Non è un caso se nel Quadro di riferimento per la formazione dei traduttori letterari del network Petra-e compaiono – per il traduttore esperto – descrittori di competenza letteraria e culturale e di competenza professionale quali «contribuisce alla tradizione della traduzione letteraria nella cultura di arrivo» o «contribuisce in modo innovativo al dibattito disciplinare». Se questi sono descrittori destinati alla formazione (ma li usiamo poi davvero nella formazione?), si tratta anche di descrittori delle competenze richieste per svolgere un lavoro di alto livello. Sono competenze che la categoria possiede in larga misura – questa è la mia esperienza, anche leggendo i testi qui pubblicati – ma che spesso sono taciute dai traduttori stessi. Per vergogna? Perché il testo è comunque l’unico campo di battaglia nel quale siamo a nostro agio? Perché, nonostante siano competenze largamente usate, non sono retribuite, non godono del riconoscimento di un capitale né economico né simbolico?

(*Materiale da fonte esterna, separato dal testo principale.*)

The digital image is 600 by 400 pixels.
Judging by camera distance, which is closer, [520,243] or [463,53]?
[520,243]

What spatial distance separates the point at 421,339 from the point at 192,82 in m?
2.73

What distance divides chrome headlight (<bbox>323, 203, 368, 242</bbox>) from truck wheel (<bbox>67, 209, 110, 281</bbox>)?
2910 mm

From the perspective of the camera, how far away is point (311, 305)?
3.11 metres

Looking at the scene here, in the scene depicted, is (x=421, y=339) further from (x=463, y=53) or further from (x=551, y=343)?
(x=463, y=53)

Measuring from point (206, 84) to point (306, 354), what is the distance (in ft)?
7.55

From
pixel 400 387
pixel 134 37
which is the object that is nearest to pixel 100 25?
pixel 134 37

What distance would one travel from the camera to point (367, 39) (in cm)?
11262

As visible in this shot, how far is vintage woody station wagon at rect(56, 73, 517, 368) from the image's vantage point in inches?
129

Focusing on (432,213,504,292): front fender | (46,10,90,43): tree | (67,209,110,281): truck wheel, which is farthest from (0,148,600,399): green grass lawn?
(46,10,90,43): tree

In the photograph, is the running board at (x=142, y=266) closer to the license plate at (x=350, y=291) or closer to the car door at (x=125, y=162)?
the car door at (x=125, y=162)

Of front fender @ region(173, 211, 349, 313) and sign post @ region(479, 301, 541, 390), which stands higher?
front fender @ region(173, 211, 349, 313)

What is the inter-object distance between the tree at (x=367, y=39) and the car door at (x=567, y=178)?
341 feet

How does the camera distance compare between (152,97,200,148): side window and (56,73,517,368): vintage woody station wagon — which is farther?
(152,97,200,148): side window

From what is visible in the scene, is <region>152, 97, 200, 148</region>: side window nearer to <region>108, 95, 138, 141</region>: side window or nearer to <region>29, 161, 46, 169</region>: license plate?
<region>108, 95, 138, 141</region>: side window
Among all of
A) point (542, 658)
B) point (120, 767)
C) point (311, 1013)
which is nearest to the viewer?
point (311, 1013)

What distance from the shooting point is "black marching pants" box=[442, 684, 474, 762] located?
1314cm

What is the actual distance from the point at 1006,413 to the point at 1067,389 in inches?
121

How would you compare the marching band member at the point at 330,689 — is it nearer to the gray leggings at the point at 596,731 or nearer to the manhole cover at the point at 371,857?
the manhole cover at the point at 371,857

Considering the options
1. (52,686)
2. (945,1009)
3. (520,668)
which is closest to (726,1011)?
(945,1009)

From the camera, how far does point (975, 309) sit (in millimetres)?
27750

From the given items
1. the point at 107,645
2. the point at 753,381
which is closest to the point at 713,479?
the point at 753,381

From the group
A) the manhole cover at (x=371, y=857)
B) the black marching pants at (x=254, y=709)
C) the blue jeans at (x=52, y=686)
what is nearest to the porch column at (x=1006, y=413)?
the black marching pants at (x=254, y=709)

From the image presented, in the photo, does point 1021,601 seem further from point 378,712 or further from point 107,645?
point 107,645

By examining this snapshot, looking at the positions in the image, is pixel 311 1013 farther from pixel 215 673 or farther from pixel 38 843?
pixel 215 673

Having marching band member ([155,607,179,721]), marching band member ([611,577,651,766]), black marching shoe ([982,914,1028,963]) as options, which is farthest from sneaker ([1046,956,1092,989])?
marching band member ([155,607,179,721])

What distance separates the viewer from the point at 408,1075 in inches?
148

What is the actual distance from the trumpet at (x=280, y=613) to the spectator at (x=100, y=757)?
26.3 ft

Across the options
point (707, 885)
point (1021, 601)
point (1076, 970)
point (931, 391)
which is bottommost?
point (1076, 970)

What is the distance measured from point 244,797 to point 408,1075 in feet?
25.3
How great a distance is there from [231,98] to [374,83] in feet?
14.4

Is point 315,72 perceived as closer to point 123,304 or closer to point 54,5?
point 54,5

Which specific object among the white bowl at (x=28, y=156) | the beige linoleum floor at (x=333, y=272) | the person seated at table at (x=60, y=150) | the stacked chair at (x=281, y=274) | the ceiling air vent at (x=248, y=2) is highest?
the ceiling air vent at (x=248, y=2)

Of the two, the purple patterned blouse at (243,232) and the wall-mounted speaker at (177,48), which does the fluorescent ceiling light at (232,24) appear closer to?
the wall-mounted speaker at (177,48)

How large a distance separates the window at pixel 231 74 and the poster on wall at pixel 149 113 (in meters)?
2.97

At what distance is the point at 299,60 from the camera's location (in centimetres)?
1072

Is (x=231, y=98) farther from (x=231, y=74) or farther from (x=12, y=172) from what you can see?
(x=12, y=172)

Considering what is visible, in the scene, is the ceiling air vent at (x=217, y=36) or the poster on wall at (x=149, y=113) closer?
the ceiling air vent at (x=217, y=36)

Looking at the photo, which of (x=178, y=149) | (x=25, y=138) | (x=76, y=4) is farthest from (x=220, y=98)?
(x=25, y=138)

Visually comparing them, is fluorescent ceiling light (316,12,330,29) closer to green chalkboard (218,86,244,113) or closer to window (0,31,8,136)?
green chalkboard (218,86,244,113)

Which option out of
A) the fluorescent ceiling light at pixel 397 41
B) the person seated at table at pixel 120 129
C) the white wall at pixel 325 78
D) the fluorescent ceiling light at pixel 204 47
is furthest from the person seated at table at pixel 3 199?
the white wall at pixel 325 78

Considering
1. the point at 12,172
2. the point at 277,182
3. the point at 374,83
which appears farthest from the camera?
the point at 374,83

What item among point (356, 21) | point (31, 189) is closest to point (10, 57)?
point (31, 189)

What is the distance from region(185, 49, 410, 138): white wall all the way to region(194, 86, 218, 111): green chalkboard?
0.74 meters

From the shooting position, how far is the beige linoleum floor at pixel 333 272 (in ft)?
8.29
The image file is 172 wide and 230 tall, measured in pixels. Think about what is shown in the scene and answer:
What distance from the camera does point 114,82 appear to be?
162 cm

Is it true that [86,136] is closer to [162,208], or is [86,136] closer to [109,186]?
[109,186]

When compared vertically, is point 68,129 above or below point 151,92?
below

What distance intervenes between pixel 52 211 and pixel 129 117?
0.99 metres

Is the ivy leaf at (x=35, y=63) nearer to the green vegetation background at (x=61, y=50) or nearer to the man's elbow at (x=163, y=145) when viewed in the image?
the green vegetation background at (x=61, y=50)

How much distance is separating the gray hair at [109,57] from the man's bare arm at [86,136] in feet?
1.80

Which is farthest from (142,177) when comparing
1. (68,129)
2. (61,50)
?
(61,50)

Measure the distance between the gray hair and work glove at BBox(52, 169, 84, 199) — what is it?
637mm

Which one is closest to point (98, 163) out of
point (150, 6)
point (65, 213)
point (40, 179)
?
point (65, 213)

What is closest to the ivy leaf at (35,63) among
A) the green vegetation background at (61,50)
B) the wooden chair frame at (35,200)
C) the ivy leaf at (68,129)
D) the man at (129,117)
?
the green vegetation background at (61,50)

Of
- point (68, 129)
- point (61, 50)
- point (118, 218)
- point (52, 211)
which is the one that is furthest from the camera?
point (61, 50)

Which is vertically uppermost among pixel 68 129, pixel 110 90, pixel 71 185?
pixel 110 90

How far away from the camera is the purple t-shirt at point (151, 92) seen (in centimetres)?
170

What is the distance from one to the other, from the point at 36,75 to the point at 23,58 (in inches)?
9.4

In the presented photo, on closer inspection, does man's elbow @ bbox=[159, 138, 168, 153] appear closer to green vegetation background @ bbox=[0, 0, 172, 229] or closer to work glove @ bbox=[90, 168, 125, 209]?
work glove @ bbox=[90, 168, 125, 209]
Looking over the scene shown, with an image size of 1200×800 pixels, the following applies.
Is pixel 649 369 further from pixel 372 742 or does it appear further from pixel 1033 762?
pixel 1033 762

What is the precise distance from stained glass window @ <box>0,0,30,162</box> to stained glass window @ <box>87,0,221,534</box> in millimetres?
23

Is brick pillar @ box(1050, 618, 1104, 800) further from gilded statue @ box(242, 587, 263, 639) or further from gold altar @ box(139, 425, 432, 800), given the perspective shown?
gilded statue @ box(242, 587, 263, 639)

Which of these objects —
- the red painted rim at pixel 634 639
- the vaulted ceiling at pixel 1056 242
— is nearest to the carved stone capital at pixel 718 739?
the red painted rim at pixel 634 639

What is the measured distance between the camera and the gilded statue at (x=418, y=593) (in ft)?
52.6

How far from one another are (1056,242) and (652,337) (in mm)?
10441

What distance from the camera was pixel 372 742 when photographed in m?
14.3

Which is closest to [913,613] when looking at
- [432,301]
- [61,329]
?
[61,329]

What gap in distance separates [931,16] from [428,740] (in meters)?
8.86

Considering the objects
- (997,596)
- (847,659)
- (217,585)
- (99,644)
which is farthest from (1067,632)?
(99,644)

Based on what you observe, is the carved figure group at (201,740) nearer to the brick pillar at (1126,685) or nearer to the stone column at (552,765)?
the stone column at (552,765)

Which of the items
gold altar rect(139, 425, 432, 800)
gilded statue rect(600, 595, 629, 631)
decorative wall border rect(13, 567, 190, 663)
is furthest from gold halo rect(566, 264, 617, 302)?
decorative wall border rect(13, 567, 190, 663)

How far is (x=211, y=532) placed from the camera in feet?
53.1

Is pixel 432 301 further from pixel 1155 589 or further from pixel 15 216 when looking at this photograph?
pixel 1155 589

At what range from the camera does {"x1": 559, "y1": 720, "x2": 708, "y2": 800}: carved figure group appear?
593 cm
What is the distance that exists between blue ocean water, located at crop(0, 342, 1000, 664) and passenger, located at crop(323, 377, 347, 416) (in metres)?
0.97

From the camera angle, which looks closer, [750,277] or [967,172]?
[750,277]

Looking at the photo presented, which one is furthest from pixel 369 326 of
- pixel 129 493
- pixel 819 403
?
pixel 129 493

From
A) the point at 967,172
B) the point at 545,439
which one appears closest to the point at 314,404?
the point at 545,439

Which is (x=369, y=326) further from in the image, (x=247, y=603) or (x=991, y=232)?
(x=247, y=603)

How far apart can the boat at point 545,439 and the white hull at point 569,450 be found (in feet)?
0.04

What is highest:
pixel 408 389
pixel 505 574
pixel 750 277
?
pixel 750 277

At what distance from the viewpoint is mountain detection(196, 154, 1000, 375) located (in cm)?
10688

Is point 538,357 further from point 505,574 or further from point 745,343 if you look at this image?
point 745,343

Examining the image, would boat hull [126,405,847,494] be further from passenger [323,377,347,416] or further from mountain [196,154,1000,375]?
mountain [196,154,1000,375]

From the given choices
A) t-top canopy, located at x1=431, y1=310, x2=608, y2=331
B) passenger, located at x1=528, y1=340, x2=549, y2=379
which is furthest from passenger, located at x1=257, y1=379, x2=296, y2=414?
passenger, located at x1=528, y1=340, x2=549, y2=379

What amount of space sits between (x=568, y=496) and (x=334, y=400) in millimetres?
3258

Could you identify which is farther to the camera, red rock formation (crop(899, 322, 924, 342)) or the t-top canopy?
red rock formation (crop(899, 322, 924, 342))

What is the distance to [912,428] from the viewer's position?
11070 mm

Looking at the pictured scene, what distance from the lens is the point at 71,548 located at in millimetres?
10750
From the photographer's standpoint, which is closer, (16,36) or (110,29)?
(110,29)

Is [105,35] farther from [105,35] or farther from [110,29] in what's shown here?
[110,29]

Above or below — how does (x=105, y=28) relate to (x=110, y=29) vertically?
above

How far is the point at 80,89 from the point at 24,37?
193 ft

È bene che il mediatore le esprima, queste competenze, lasciando più spazio alle W, anche a costo di sottrarne un po’, se necessario, al come: che la traduzione di letteratura in Italia abbia raggiunto un livello estremamente alto pare oramai un dato inequivocabile, ma spieghiamo un po’ al lettore perché (chi altro potrebbe spiegarlo davvero?), e sono sicuro che alla lunga ne guadagnerà di più – forse in ogni senso – anche il traduttore. Perché l’ultima W che ancora manca è quel chi che mi pare sia il momento si mostri nella propria interezza e nella propria acquisita consapevolezza.